Meyer, Christian; Lohr, Christian; Gronenborn, Detlef; Alt, Kurt W. (2015): The massacre mass grave of Schöneck-Kilianstädten reveals new insights into collective violence in Early Neolithic Central Europe. In: Proceedings of the National Academy of Sciences of the United States of America 112 (36), S. 11217–11222. - DOI: 10.1073/pnas.1504365112.

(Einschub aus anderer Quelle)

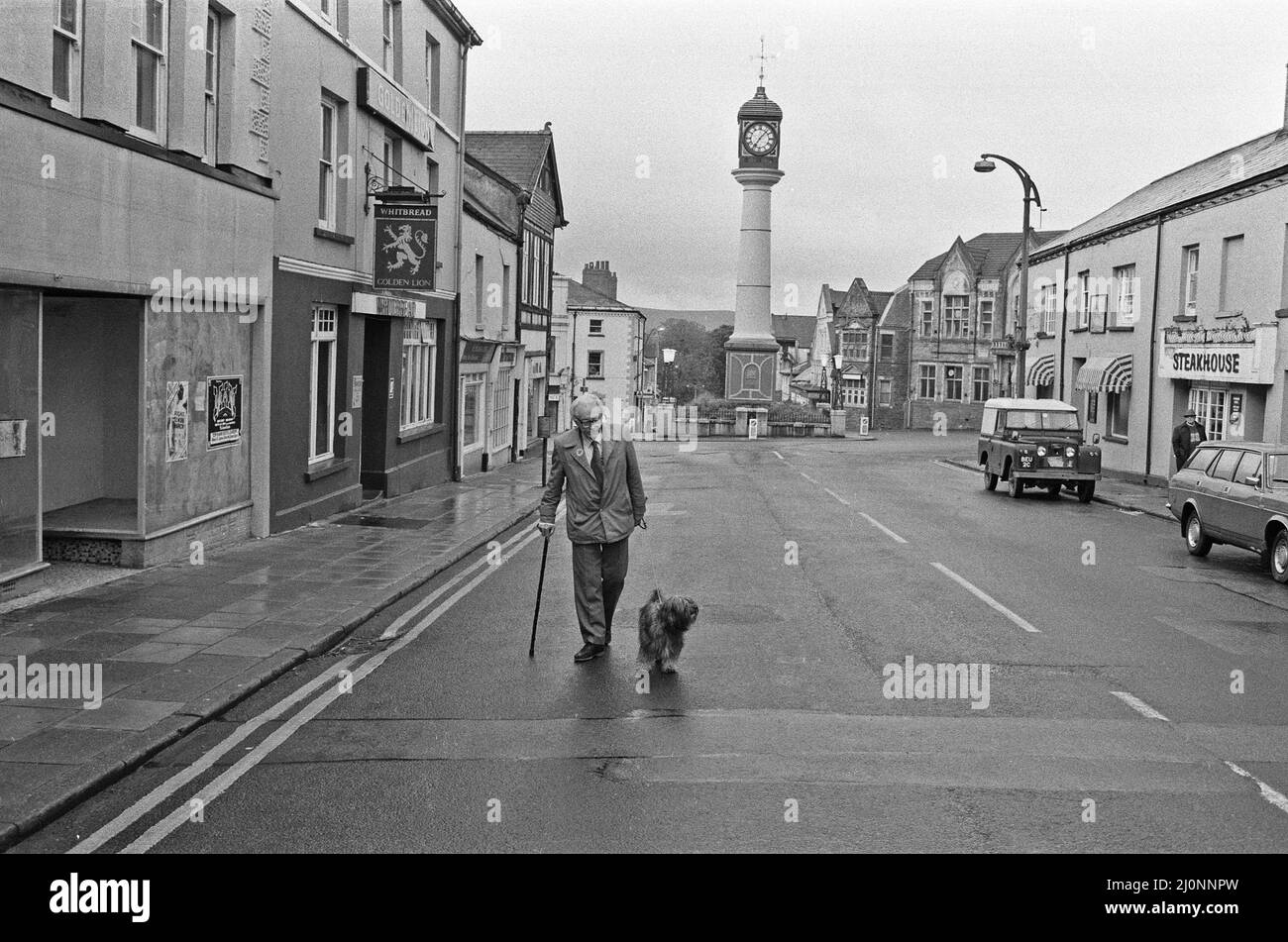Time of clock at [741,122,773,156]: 7:07
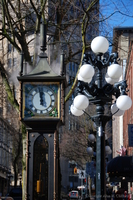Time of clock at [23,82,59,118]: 11:58
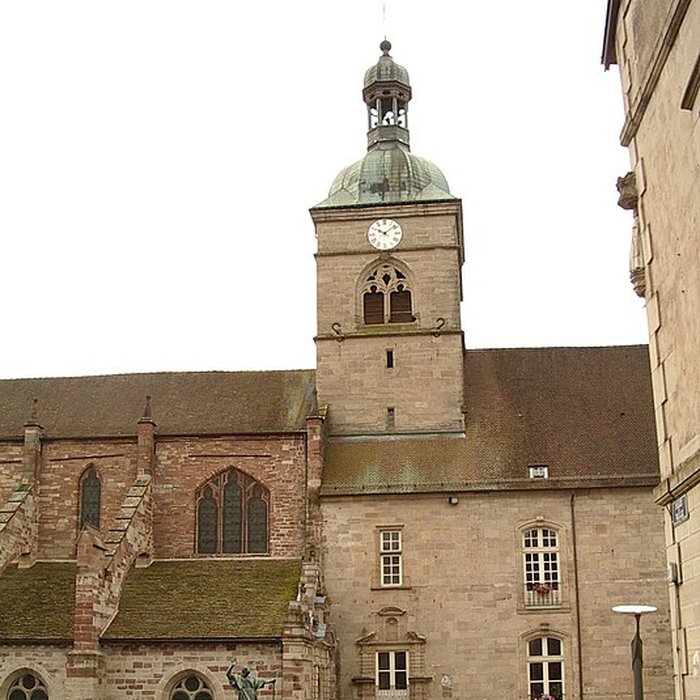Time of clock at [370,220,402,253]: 10:08
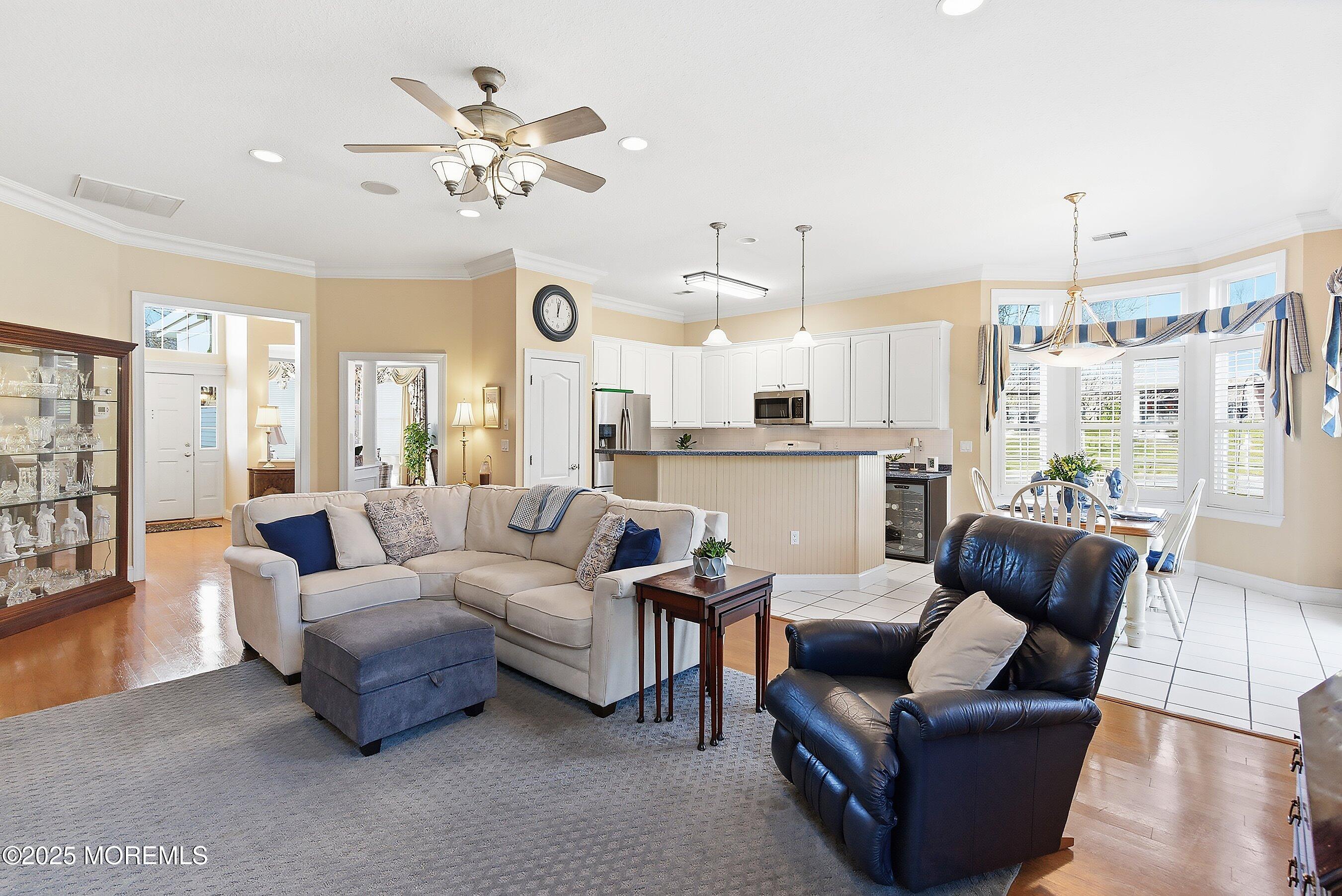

Steffen, Will; Richardson, Katherine; Rockstrom, Johan; Cornell, Sarah E.; Fetzer, Ingo; Bennett, Elena M. et al. (2015): Sustainability. Planetary boundaries: guiding human development on a changing planet. In: Science (New York, N.Y.) 347 (6223), S. 1259855. DOI: 10.1126/science.1259855.

Steffen, Will; Broadgate, Wendy; Deutsch, Lisa; Gaffney, Owen; Ludwig, Cornelia (2015): The trajectory of the Anthropocene. The Great Acceleration. In: The Anthropocene Review 2 (1), S. 81–98.-  DOI: 10.1177/2053019614564785.

Science 352/6288, 2016, Special Issue URBAN PLANET
http://science.sciencemag.org/content/352/6288

Tomasello, Michael; Vaish, Amrisha (2013): Origins of human cooperation and morality. In: Annual review of psychology 64, S. 231–255. - DOI: 10.1146/annurev-psych-113011-143812.

Turchin, Peter (2015): Ultrasociety. How 10,000 Years of War Made Humans the Greatest Cooperators on Earth: Beresta Books.

Walker, B., Holling, C.S., Carpenter, S.R., Kinzig, A.P., 2004. Resilience, adaptability
and transformability in socialeecological systems. Ecology and Society 9 (2), 5.